[Explore the material]:
A - According to the forum post below, in what format does the RTF spec say embedded RTF objects are stored?
B - Please say whether each statement agrees with the forum post below, answering yes or no and quoting the deciding words: (i) The poster wants to save only office documents to disk. (ii) The poster tried calling HSSFWorkbook.getAllEmbeddedObjects(). (iii) The poster found the stream names predictable.
C - From the forum post below, extract the passage starting at "Things I tried" and ending at "and HGDF also.".

[Exercise passage]:
You are viewing a plain text version of this content. The canonical link for it is here.
Posted to user@poi.apache.org by Yury Batrakov <ba...@gmail.com> on 2008/05/07 08:48:50 UTC

Save embedded files to disk

Hi all.

I'm working on saving embedded documents (not only office ones, but
also zip, pdf, etc) to disk and completely lost hope of doing that.
Things I tried to do it:
1. Listen for events on POIFS trying to fetch apropriate streams and
save them via DocumentInputStream. Problem: stream names are being
generated in unpredictable (for me way). Examples: \001Ole10Native,
\001CompObj, CONTENT and so on
2. Call HSSFWorkbook.getAllEmbeddedObjects(). Problem: it lacks of
functions to save these objects on disk and it's not obvious for me to
implement them, such function is defined for HSSF and (AFAIU) fo HSLF,
but I'd prefer it for HWPF and HGDF also.

Could you advise me what is to do?

BTW, a little bit offtopic: RTF spec defines that embedded RTF objects
are in OLESaveToStream format, does POI have code to parse this
format?

[Stored data]:

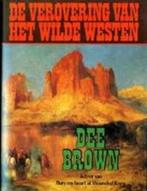 Indianen Roman - Dee Brown - De verovering van het Wilde Wes, Boeken, Ophalen of Verzenden, Zo goed als nieuw, Nederland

[Task-by-task solutions]:
A - In OLESaveToStream format.

B -
(i) No: "not only office ones, but also zip, pdf, etc"
(ii) Yes: "Call HSSFWorkbook.getAllEmbeddedObjects()"
(iii) No: "stream names are being generated in unpredictable (for me way)"

C -
Things I tried to do it:
1. Listen for events on POIFS trying to fetch apropriate streams and
save them via DocumentInputStream. Problem: stream names are being
generated in unpredictable (for me way). Examples: \001Ole10Native,
\001CompObj, CONTENT and so on
2. Call HSSFWorkbook.getAllEmbeddedObjects(). Problem: it lacks of
functions to save these objects on disk and it's not obvious for me to
implement them, such function is defined for HSSF and (AFAIU) fo HSLF,
but I'd prefer it for HWPF and HGDF also.